Essa é a Montesa H6. Muito procurada por ser preparada para trilhas e motocross numa  época que importar uma KLR da Kawasaki ou uma CR da Honda custava uma pequena fortuna.

Uma curiosidade: As motos que eram trazidas de fora para a competição, no final da temporada eram queimadas para evitar que fossem vendidas. Acredita?


Essa é uma MZ Simsem. Fabricadas em Cachoeirinha no RS pela FBM com tecnologia da Zanella argentina e fez até algum sucesso, mas caiu frente a concorrência japonesa. A FBM produziu a Kapra 125 TR e depois a MZ 250 RS (foto) com freio a disco e o pedal de partida no lado esquerdo.

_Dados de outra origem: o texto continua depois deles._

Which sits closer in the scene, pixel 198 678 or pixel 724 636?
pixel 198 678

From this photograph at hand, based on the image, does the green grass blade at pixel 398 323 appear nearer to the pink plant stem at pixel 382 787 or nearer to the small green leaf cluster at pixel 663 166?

Essa é a Honda XLX 350. Forte, robusta, bonita, valente e tudo o que se diz de uma moto que deixou muita saudade. Foi substituída pela NX Sahara, carenada mas de desenho bastante discutível.

Essa é a XLX 250 R. Sucessora da XL 250R. Essa tinha dois carburadores ao invés de um, da antecessora. O segundo abria com o motor em alta e as vezes parecia "afogar" na abertura do segundo carburador. Muita gente reclamou, eu tive uma e nunca tive esse problema.
Faltaram as Agrale Dakar 3.0, a Amazonas 1600, a Agrale Elefantré, a Yamaha RX 125 e outras que agora não lembro. Dê sua sugestão para uma próxima postagem de motos antigas...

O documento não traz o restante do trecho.